Chapter Ten

8 2 0
                                    

The elevator doors close in front of me and I remain in the cab alone. The deafening silence around me is broken only by the agonizing beats of my painfully broken heart that echo in my ears like a bell.

My eyes fill with tears and I stagger backwards, hitting the mirror. From its touch to my right palm, to my back, and despite my suit jacket and skirt, icy cold shivers run through my entire body, as if ghostly fingers brush through every millimeter of my skin.

My head is dizzy from lack of air, due to the suffocating emotions swirling inside me like a raging tornado. I lean forward and try to inhale and exhale evenly. Tears slowly roll down my face. They trickle down my chin and in slow motion fall to the floor, crashing with a monstrous thud that sounds more like the rumble of thunder, and drowns out the beating of my heart. 

Boom Boom Boom 

Every single tear that falls explodes upon hitting the floor with a thunderous roar.

Boom Boom Boom 

The tears and the pounding of my heart are too loud to bear. My ears are already hurting from the sound, my head is throbbing, my senses are overloaded and I'm as cold as I've ever been.  

My breath catches in my throat and I completely lose control of my lungs, no air reaches them anymore and they contract painfully.

I place a hand on my painfully thighten chest and I gasp for air, desperately trying to restore my breathing. My knees buckle and I almost fall. But I refuse to fall. My stubbornness is the only strength left in me, and I am not giving it up, even though it is only enough to keep me standing on my feet. I may be falling apart on the inside, but on the outside I have to stand tall, I can't give up, not now, not here. Not that close to Greg, who can see what he's done to me. My pride won't take it.

"I need to brace myself or I'm going to pass out. And that's not an option.
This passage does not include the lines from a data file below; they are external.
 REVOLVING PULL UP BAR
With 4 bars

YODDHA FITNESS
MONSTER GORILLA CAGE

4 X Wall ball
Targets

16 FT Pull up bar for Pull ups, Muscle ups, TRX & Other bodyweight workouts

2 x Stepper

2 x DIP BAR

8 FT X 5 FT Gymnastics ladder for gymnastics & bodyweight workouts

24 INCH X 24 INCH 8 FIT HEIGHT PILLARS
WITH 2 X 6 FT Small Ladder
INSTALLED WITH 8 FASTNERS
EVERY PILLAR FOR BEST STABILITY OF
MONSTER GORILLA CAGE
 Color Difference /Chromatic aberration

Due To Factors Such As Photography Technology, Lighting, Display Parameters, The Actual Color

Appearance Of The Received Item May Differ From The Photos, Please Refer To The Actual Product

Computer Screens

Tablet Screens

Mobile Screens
They took away my hope, but I will walk out of this building and this situation with dignity, because I am not the one who wronged anyone!" I tell myself.
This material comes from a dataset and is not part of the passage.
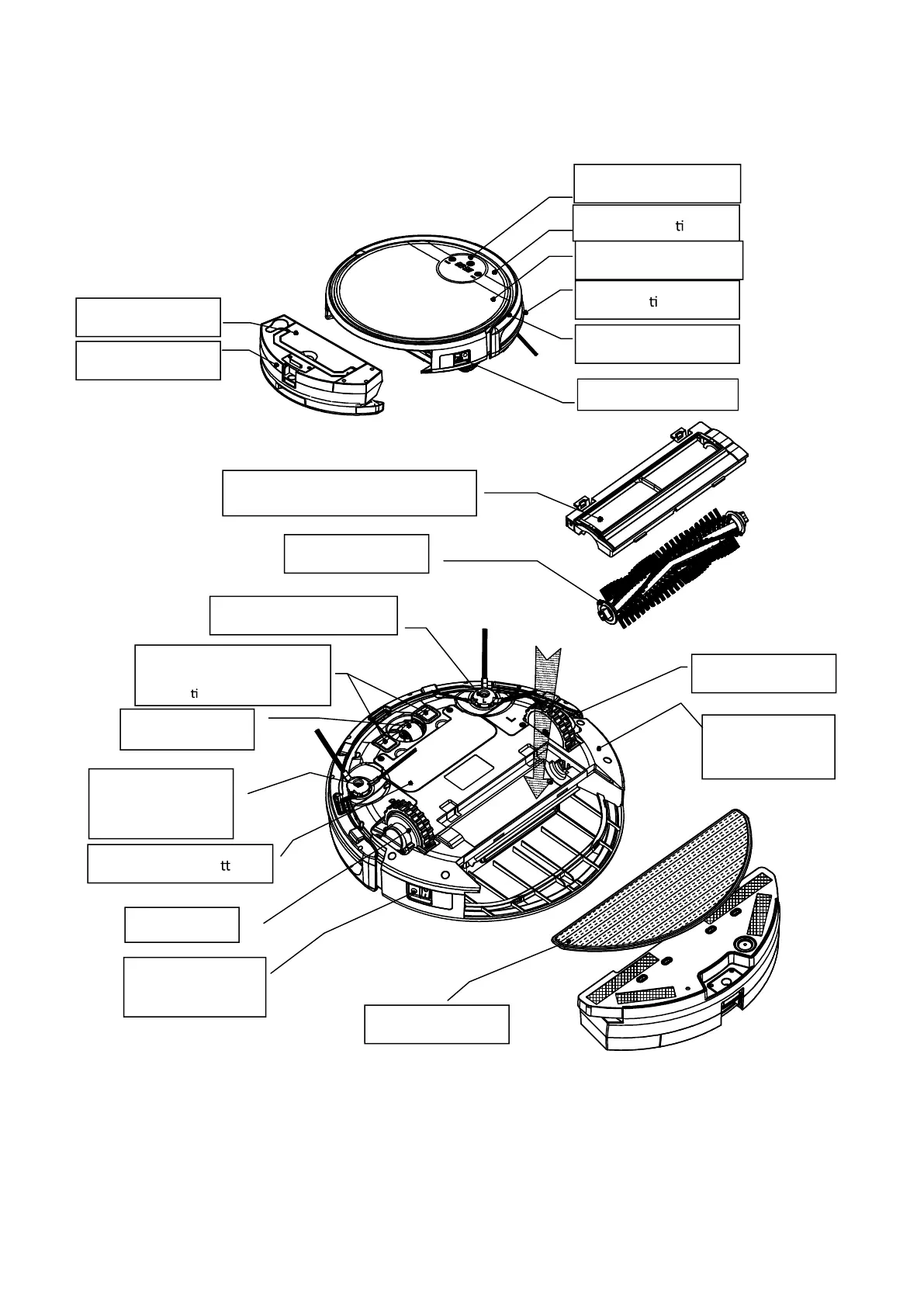 ti

ti

ti

tt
"Are you not? Really!? You didn't hurt anyone. Is that what you think, what you're trying to convince yourself, your consciousness of!? Um? Do you really never hurt anyone?" A stern voice asks.
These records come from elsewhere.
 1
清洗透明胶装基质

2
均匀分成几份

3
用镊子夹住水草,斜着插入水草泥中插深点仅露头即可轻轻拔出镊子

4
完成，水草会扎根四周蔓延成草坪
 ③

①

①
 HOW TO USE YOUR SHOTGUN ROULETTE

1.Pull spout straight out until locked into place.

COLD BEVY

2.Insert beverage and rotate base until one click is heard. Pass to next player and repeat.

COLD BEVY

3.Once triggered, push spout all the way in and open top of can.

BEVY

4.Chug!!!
Faster than I think I can, I straighten my back like a string and look around. I'm alone, but have they installed a camera and speaker here?

"W-Who said that?" I ask in an uncertain, shaky voice.

The stern voice barks a gloomy laugh and says, "Turn around and you'll see Rose." The voice spits out my name as if it is poisonous.

I slowly turn on my shaky legs to face the mirror and... the source of the voice. My breath catches in my throat once more, and I start to choke and cough. And she laughs at me like my struggle for air is the funniest show she's ever seen.

And she... She is me. More precisely, my reflection.

I clear my throat one last time and take a step back, now able to catch my breath. I raise my face to the ceiling and focus on it as I'm slowly breathing in and out, refusing to believe what is happening. I would close my eyes for better concentration but I don't do it now. I can't because as soon as my eyelids fall, hiding the light, the image of Greg kissing Megan will emerge out and push the air out of my lungs again. And frankly, I don't know how many times in a row a person is able to cope with losing the ability to breathe normally. I don't know and I don't want to experiment with it.

"No, it's not happening. It can't be happening!" I say, trying to calm myself down.

"Oh, but it can. And it is!" The voice I now recognize as darker version of my own answers.